> INSTRUCTIONS FOR THE TASK: Show every line of the rows below that contains the word "determine". Case counts.

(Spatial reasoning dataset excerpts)
— BEGIN —
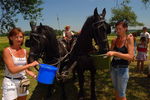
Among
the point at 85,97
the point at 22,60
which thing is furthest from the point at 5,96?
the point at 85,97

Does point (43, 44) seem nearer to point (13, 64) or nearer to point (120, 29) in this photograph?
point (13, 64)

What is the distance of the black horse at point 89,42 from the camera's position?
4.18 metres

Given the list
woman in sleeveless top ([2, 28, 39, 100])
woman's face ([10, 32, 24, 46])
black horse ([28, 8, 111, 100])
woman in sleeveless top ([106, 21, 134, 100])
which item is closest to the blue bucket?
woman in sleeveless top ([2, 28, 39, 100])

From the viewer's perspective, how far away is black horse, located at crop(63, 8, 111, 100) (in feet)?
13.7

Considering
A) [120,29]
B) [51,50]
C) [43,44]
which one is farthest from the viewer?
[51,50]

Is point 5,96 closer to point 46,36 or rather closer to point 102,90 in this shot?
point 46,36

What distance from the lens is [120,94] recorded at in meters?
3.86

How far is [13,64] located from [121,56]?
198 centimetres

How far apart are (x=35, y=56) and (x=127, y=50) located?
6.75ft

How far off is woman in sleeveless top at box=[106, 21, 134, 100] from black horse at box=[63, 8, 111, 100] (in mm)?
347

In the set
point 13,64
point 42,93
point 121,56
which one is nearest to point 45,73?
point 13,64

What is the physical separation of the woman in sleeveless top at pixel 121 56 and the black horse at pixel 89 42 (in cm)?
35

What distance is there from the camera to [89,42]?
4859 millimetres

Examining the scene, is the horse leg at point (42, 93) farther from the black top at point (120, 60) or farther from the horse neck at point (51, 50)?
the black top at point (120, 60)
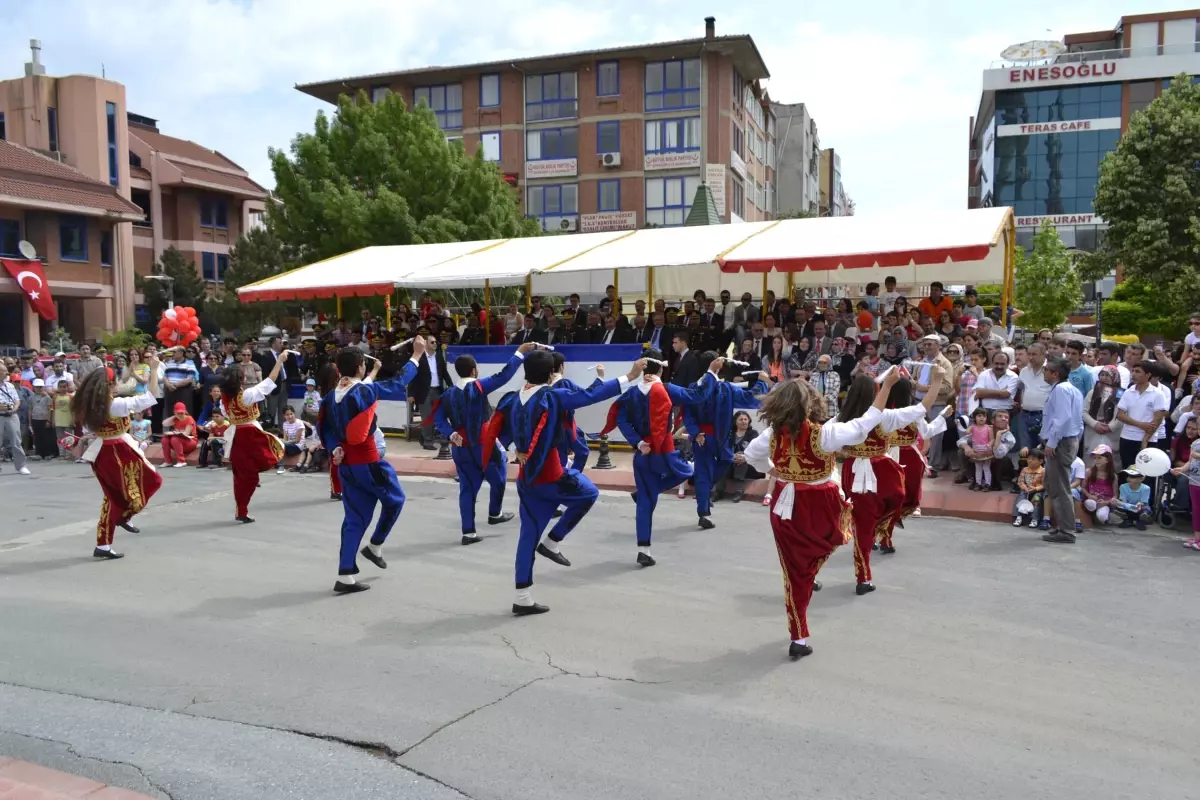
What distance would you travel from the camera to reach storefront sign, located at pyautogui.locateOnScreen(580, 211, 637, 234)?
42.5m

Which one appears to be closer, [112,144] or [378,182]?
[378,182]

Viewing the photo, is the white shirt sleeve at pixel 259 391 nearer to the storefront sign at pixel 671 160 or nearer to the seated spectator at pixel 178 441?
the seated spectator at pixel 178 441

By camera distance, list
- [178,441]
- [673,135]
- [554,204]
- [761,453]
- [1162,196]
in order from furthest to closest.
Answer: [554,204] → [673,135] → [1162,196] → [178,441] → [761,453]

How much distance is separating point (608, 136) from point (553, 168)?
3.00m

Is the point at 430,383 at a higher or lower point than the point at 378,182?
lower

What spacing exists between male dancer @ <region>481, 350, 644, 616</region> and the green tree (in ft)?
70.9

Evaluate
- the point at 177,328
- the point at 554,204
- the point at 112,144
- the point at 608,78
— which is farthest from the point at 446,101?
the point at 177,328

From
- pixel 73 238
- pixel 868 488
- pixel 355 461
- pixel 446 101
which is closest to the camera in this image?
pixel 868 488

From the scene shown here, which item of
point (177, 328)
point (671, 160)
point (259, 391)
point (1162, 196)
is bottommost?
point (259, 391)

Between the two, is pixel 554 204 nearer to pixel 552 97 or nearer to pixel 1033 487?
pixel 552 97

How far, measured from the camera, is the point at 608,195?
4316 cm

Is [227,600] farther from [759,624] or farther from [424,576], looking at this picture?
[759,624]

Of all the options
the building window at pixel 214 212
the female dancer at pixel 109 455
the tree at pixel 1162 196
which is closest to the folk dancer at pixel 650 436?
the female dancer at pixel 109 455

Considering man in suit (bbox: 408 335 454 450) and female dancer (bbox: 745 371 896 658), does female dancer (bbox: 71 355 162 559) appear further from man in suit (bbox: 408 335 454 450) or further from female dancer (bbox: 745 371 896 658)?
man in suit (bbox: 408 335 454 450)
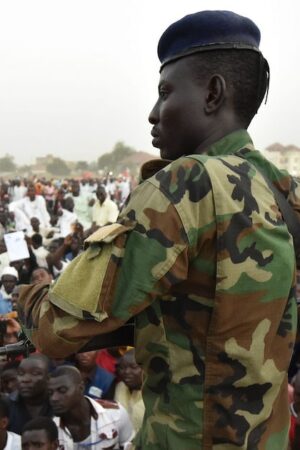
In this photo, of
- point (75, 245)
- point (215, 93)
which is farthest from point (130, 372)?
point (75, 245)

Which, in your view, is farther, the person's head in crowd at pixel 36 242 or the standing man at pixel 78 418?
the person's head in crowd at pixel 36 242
— END —
— BEGIN —
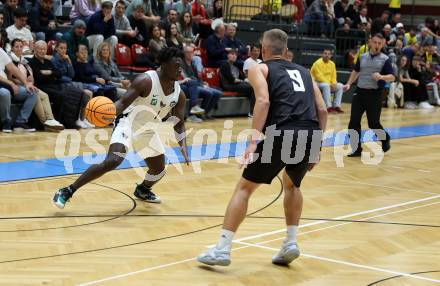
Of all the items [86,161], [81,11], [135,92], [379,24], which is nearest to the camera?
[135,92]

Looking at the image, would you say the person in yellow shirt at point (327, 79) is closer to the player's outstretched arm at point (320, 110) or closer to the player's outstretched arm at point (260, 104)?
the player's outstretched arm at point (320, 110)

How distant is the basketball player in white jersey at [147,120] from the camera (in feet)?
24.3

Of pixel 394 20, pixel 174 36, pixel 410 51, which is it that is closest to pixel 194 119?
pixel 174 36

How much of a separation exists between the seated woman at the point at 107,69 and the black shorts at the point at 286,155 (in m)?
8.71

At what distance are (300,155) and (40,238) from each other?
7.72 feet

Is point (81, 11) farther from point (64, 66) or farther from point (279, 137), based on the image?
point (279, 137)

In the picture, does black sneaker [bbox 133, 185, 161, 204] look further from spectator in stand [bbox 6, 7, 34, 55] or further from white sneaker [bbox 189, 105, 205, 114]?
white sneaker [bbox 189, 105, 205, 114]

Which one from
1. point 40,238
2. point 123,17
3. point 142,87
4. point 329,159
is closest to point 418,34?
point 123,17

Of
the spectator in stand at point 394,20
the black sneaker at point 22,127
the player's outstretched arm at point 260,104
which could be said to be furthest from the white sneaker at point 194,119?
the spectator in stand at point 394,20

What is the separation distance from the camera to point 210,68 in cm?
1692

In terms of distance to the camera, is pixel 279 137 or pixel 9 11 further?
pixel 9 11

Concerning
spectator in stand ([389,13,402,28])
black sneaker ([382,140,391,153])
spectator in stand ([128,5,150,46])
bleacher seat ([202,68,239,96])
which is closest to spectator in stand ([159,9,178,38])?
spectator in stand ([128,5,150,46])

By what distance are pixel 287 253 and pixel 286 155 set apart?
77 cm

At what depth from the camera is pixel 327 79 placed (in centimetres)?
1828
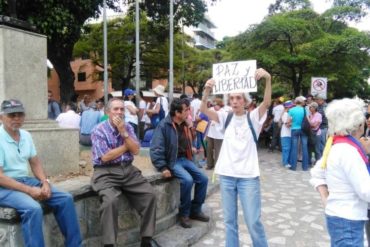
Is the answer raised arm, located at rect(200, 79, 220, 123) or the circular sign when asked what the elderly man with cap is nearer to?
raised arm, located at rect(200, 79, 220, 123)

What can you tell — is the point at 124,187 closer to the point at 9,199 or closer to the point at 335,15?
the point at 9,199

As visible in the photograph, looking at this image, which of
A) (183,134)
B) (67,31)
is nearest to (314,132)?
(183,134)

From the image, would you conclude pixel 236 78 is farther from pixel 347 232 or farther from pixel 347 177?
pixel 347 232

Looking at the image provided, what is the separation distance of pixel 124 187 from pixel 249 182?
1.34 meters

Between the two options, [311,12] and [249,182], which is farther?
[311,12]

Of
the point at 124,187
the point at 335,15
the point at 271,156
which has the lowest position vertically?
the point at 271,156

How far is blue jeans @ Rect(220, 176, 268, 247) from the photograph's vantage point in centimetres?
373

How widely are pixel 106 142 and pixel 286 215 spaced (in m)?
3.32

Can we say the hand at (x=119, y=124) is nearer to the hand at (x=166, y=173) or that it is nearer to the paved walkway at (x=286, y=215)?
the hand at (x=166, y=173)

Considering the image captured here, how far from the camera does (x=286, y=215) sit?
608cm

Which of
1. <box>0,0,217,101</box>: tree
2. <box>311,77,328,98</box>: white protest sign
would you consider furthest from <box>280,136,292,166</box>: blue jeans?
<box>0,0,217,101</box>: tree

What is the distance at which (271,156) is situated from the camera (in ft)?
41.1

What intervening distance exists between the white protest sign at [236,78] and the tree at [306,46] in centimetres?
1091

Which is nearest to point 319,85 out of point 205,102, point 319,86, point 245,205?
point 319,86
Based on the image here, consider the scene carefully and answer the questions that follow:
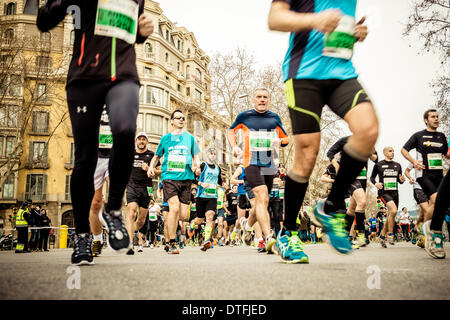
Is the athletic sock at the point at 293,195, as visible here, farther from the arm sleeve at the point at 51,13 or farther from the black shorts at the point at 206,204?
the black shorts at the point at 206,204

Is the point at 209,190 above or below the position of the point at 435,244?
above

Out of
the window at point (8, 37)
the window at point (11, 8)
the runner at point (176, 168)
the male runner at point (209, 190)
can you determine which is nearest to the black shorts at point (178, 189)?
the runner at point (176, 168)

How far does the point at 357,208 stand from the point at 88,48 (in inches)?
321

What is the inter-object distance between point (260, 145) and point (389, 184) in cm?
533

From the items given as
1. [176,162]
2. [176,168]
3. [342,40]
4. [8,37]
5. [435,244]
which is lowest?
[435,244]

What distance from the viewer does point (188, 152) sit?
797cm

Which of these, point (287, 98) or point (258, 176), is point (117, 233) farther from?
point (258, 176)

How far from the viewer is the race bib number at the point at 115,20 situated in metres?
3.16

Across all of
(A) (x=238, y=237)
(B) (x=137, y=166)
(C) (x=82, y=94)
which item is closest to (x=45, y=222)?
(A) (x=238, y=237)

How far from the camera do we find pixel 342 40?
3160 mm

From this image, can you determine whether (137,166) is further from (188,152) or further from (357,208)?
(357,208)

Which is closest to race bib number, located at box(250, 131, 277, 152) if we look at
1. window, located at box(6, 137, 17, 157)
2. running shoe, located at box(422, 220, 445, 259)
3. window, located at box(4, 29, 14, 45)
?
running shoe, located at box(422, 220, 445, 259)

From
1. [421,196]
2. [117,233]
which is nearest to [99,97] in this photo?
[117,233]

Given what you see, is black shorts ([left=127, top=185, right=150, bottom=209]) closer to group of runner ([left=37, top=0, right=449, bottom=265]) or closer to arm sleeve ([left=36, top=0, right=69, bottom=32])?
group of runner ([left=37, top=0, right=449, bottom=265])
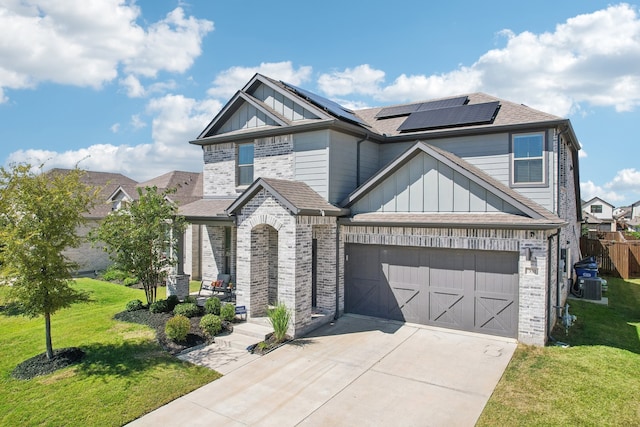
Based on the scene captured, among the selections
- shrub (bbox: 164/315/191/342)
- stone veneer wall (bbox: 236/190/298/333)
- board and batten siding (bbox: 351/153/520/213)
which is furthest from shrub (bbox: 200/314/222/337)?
— END —
> FINISHED EXERCISE:
can you determine which is nearest to the black shorts at point (178, 189)?
From this image, can you determine whether (137,166) is further from (188,152) or further from (357,208)?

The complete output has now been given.